*** Verfügbare Daten

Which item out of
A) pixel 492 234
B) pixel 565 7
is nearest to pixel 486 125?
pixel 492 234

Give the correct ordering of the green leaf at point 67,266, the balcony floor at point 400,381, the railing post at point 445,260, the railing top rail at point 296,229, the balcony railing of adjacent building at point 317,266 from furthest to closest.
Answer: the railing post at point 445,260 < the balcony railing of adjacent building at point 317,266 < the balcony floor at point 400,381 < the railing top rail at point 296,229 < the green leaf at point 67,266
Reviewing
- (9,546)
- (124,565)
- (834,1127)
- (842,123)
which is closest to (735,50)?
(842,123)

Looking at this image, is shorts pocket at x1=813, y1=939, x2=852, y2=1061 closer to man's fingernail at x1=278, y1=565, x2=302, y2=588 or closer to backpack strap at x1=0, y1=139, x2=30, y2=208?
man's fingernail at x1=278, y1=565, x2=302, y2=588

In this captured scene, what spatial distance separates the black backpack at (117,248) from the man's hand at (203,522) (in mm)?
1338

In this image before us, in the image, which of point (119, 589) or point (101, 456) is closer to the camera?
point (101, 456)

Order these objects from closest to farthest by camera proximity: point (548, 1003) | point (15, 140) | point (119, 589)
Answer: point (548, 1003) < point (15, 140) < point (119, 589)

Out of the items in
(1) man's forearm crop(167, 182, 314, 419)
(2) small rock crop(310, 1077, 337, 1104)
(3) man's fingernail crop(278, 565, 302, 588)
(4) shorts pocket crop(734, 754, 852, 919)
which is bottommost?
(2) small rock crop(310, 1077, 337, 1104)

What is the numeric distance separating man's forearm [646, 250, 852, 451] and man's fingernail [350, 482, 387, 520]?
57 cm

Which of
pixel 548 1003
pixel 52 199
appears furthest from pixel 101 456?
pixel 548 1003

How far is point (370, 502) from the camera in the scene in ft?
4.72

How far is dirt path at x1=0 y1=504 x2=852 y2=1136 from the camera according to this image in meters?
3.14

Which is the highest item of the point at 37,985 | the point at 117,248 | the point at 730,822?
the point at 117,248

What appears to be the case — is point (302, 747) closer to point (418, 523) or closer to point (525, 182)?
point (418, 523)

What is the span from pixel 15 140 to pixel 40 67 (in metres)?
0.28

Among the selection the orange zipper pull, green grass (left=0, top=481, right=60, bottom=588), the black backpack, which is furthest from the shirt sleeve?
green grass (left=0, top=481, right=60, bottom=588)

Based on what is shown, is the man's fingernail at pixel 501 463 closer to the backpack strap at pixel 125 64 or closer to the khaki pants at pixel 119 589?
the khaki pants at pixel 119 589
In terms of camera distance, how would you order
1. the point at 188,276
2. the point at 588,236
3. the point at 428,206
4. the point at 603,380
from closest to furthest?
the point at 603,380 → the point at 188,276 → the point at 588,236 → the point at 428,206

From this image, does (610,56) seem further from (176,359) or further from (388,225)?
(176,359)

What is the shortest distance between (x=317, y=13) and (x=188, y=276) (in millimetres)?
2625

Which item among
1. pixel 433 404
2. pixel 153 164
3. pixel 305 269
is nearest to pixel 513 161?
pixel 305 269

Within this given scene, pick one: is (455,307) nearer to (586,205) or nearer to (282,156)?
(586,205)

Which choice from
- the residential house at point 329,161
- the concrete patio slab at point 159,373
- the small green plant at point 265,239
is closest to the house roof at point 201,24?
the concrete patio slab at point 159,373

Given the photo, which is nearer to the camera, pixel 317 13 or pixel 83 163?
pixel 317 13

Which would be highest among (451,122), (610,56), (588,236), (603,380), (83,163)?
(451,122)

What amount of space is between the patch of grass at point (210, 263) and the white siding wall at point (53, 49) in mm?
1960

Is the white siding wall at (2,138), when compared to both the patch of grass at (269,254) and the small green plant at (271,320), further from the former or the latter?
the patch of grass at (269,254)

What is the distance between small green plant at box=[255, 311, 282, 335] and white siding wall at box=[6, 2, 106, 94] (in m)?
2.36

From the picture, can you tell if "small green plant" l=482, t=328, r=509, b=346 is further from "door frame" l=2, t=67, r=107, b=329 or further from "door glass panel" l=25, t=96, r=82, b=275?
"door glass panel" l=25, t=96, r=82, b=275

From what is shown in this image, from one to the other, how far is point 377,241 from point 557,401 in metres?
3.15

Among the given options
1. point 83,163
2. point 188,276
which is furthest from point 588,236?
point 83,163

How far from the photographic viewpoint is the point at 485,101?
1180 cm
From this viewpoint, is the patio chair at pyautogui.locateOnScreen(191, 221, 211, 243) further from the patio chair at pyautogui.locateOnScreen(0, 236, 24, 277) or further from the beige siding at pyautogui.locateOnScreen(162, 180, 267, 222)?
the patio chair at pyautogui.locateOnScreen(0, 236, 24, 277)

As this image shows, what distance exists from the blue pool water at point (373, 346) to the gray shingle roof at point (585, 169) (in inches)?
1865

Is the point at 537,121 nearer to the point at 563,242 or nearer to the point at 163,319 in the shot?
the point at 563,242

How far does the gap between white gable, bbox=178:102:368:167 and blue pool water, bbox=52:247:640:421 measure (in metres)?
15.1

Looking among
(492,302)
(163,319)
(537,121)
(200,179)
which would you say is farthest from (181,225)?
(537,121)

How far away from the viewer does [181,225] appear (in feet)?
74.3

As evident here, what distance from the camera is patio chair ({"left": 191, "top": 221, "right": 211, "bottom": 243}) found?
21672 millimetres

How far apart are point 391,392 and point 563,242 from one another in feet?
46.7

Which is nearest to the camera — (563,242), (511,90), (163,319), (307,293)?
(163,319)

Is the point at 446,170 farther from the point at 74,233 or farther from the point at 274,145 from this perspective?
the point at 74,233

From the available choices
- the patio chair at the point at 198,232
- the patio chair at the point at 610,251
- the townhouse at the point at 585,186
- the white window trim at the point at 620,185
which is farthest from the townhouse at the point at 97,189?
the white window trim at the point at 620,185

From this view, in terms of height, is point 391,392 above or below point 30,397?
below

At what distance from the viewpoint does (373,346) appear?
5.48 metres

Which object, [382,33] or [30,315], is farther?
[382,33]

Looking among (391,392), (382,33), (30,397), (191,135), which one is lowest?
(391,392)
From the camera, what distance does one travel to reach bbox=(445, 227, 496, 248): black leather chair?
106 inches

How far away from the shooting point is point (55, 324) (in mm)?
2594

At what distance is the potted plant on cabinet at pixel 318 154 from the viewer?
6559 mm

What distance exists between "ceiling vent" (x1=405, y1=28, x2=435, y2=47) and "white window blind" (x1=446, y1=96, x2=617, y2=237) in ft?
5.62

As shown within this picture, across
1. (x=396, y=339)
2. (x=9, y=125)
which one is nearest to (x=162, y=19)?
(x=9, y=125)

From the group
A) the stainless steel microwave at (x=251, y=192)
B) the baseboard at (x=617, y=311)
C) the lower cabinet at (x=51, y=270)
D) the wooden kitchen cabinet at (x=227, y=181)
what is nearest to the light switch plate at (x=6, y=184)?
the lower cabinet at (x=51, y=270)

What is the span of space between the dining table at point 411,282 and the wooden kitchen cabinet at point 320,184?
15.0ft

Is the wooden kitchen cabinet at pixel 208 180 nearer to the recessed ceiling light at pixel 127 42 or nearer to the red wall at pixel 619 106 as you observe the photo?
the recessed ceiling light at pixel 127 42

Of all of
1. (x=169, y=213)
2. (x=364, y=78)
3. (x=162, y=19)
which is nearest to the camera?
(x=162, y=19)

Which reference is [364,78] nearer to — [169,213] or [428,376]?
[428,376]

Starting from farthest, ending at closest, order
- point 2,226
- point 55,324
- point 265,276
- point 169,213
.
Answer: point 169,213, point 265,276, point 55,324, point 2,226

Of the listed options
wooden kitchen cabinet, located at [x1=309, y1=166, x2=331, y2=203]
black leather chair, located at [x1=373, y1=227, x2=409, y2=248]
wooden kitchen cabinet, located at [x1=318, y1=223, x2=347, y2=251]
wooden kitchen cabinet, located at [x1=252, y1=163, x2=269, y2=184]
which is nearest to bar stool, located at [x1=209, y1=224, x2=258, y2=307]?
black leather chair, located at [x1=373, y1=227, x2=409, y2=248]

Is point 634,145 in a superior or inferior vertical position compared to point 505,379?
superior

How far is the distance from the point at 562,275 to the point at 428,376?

******

### Aufgabenstellung
Liste jede Zeile der Auflistung auf, in der das Wort „kitchen“ vorkommt, wobei Groß- und Kleinschreibung zu beachten ist.

### Musterlösung
D) the wooden kitchen cabinet at (x=227, y=181)
What is the span of space between the dining table at point 411,282 and the wooden kitchen cabinet at point 320,184?
Is the wooden kitchen cabinet at pixel 208 180 nearer to the recessed ceiling light at pixel 127 42 or nearer to the red wall at pixel 619 106 as you observe the photo?
wooden kitchen cabinet, located at [x1=309, y1=166, x2=331, y2=203]
wooden kitchen cabinet, located at [x1=318, y1=223, x2=347, y2=251]
wooden kitchen cabinet, located at [x1=252, y1=163, x2=269, y2=184]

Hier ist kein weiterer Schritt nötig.